As the hon. gentleman will be aware, I have been in close personal touch with the Head of the Federal Military Government in Nigeria, through the usual diplomatic channels and successive Ministerial visits, and in addition have had the benefit of a number of talks with the head of the Nigerian delegation to the Comomnwealth Prime Ministers' Meeting earlier this month.

Mr. Ridley

Will the Government not stop supplying arms to Nigeria for the most unpleasant reason that they wish to influence events there? Is he aware that this smacks of a sort of neocolonialism which comes very ill from the Government?

The Prime Minister

If the hon. Gentleman ponders that question, he will feel that he fails to do justice to the situation, which has been debated very fully in this House just before Christmas.

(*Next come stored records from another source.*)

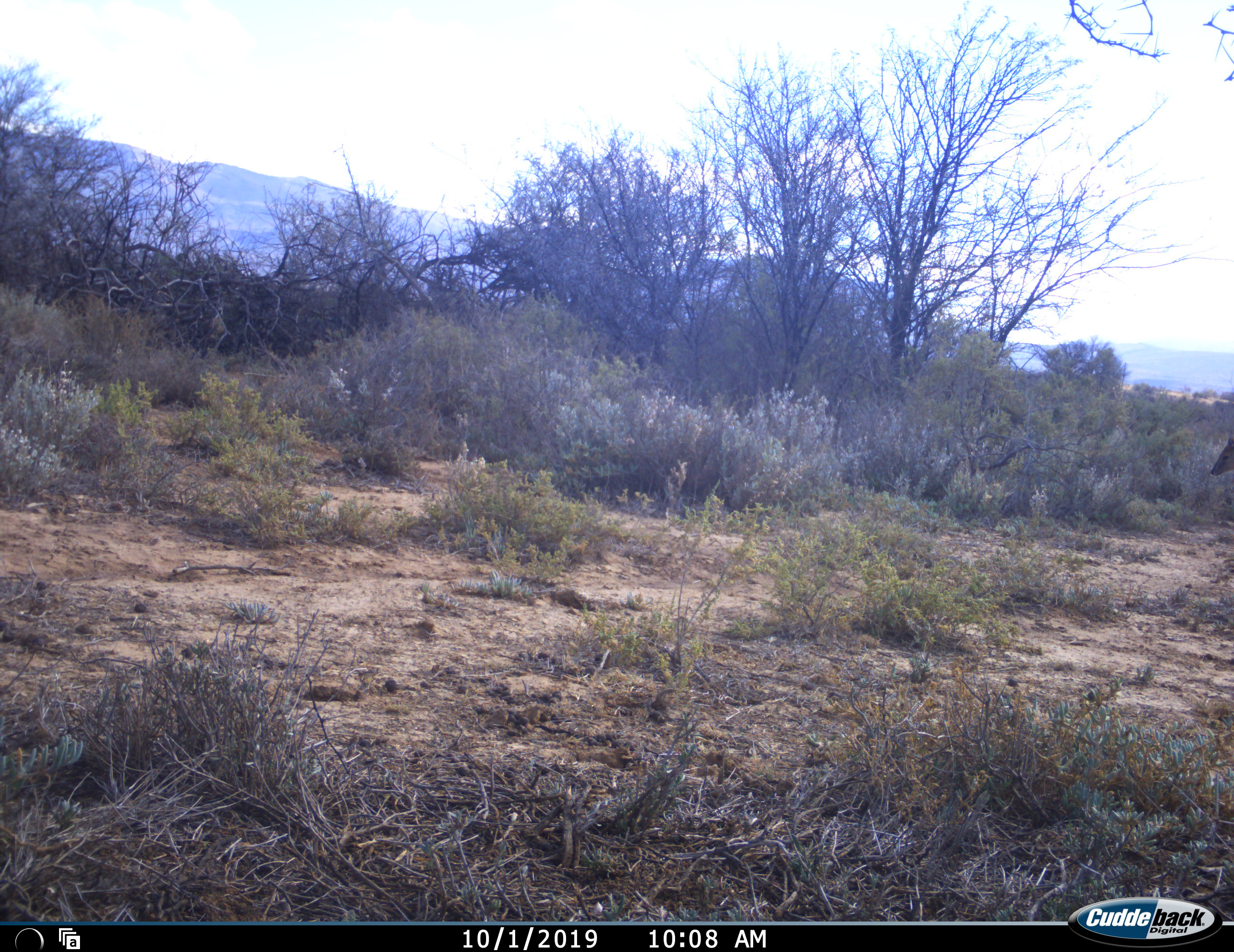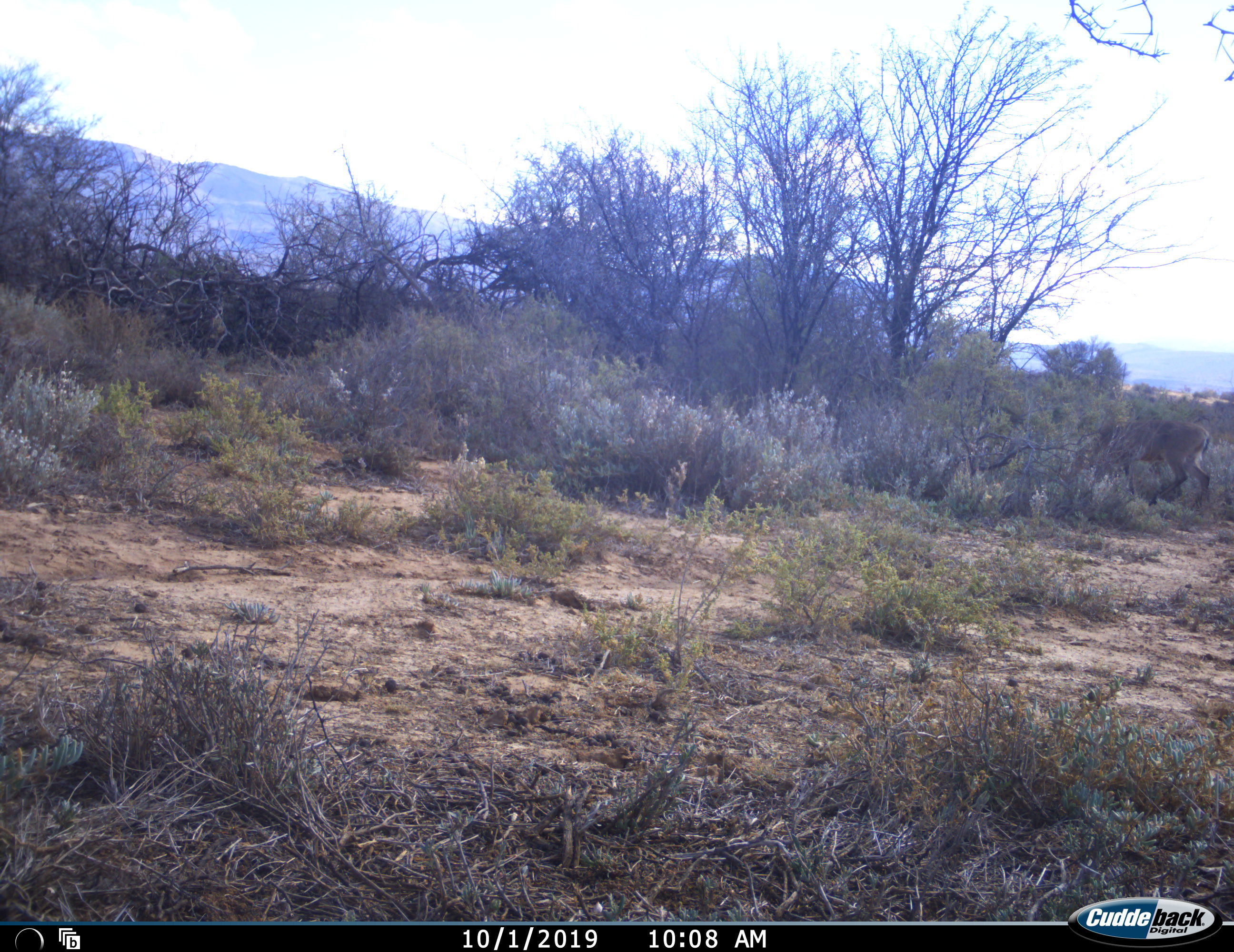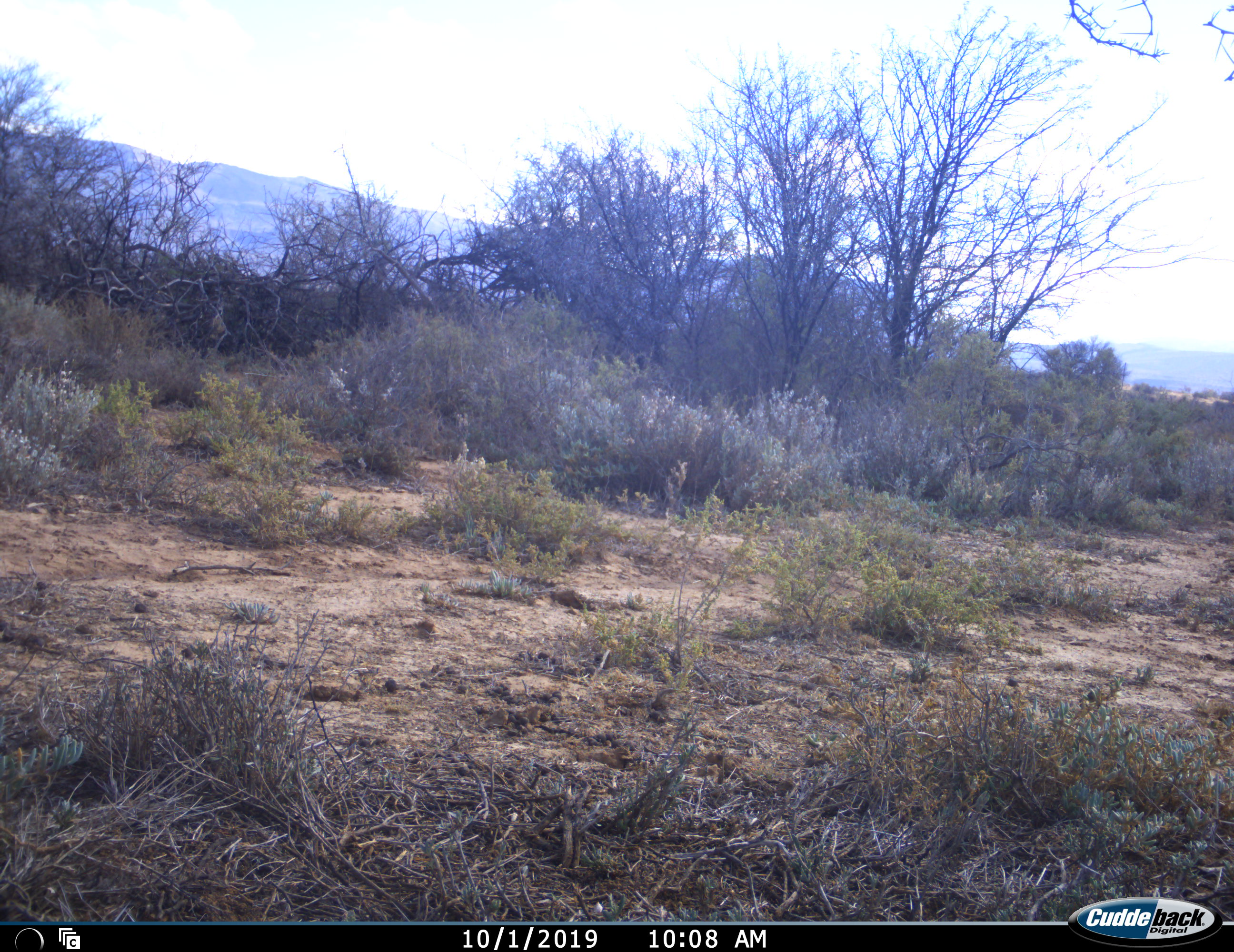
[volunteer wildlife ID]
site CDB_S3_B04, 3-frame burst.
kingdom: Animalia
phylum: Chordata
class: Mammalia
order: Artiodactyla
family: Bovidae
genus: Sylvicapra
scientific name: Sylvicapra grimmia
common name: common duiker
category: duikercommongrey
Duikercommongrey (common duiker) (Sylvicapra grimmia), count 1. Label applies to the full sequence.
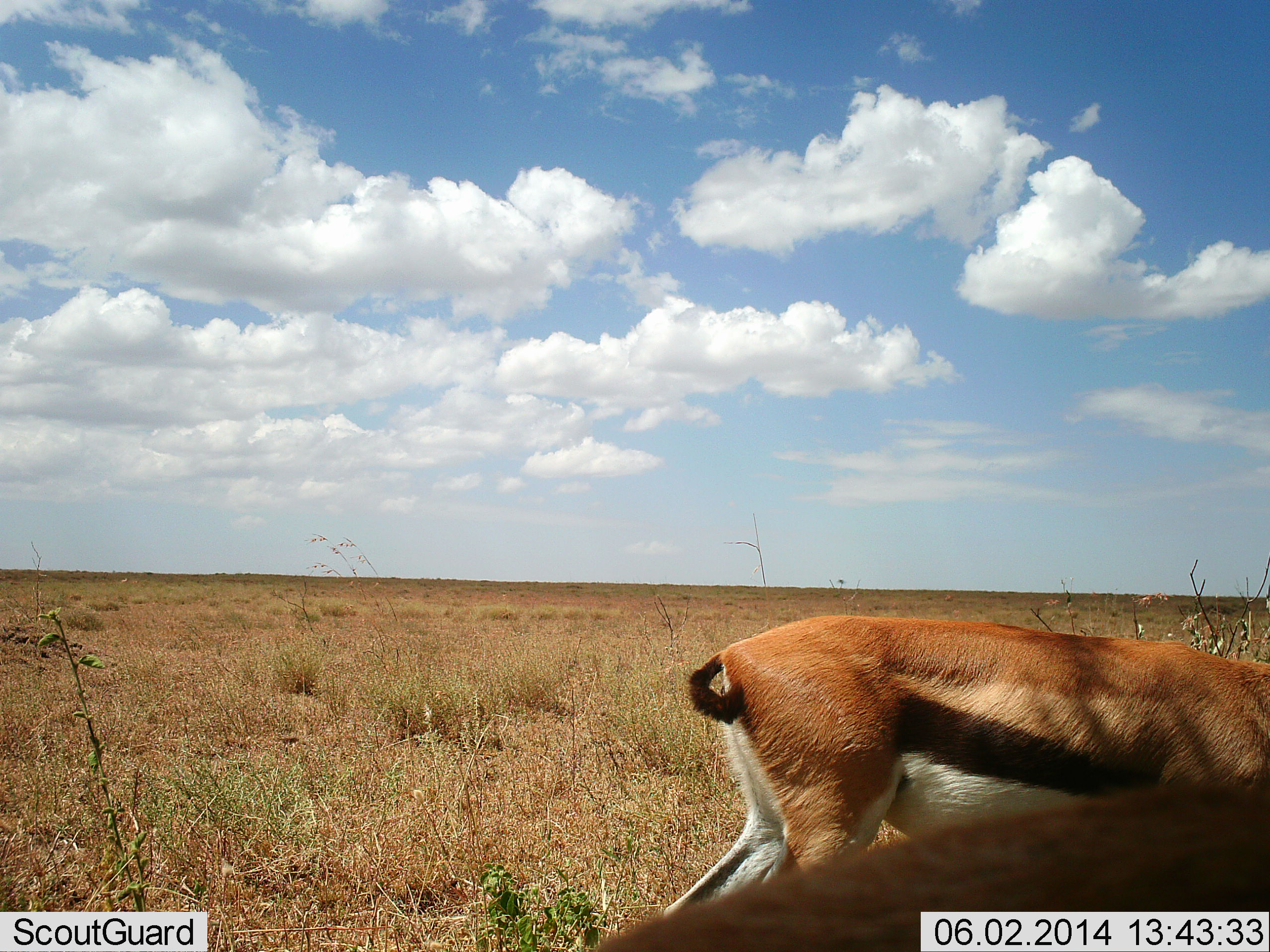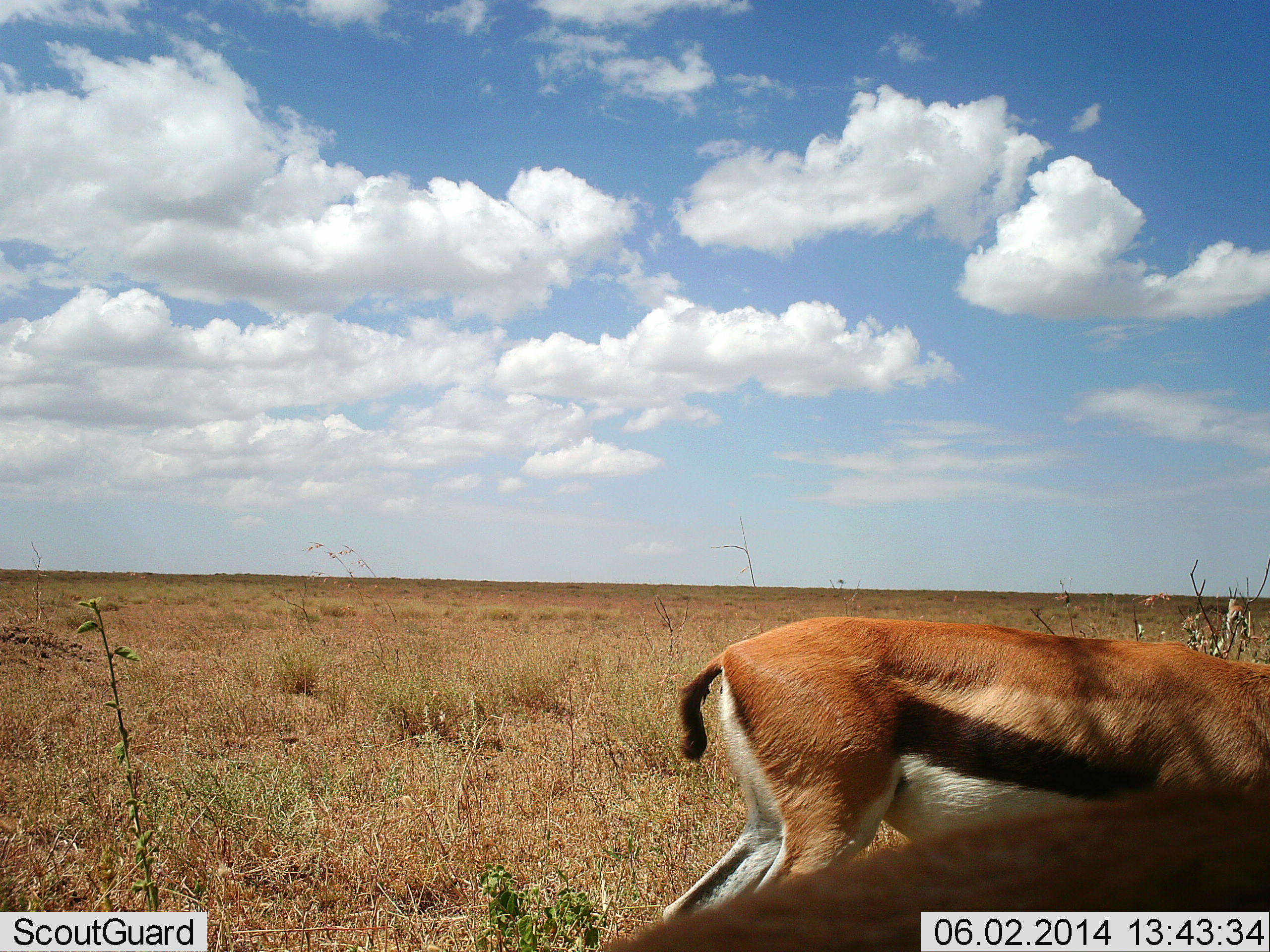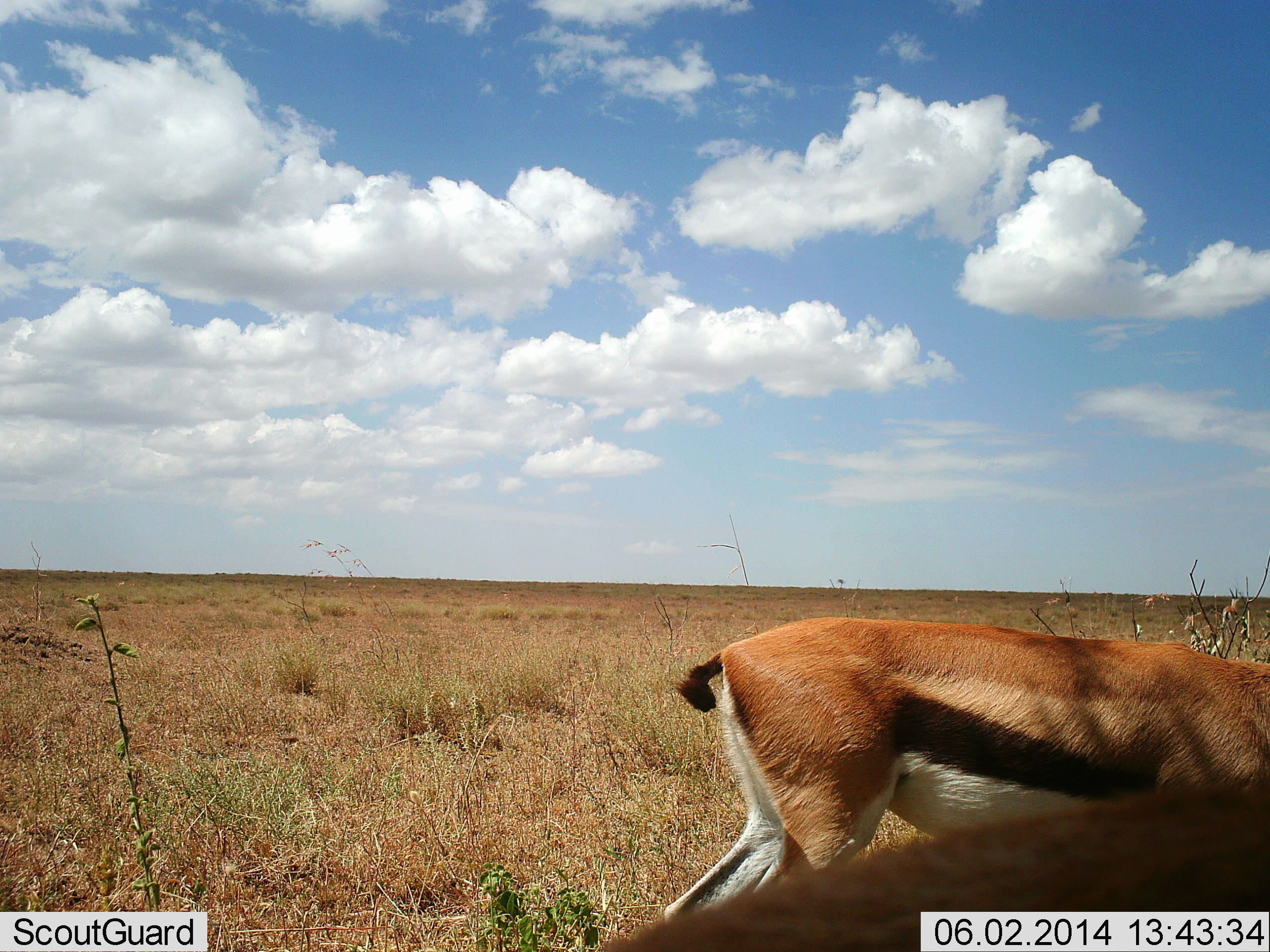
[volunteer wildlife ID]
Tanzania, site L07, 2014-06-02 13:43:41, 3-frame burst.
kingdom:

He will recognise that, if this country, as the principal arms supplier throughout the history—including colonial days and after—had decided, when a civil war broke out, that that was the moment to stop supplying arms, it would not have been a move towards neutrality, it would have been a hostile act towards a Commonwealth country.

Mr. Hugh Fraser

Surely the Prime Minister will correct the record in so far as, after the Commonwealth Conference, he said that the Biafrans were not prepared to negotiate? Is it not perfectly clear now from Press communications from Biafra that they are prepared to negotiate?

The Prime Minister

I am glad that the right hon. Gentleman has given me that opportunity. It is the case that they have said that they are prepared to negotiate, although they have laid down their own very stringent terms, namely, prior recognition of their nationhood, as they call it. What I said last week—and I am glad to have this chance to correct it—was when I was trying to refer to the position in the week of the Commonwealth Prime Ministers' Conference, when they refused to meet unconditionally with Chief Awolowo. What I said certainly gave the wrong impression, and I am glad to have the chance of making it clear.

Mr. Heffer

Can my right hon. Friend tell us whether he has had an opportunity of looking into the question of the use of "Enugu Palm" by the Federal Nigerian Government for the transportation of Federal troops from Lagos to Port Harcourt? Would he say whether the Government intend to make quite clear to the Nigerian Federal Government that the requisitioning of our ships in this way should not be carried through?

The Prime Minister

I have had an opportunity of studying this matter and, as my hon. Friend knows, my right hon. Friend the Foreign and Commonwealth Secretary has been into it very thoroughly. I fully support the answer which my right hon. Friend has sent to my hon. Friend.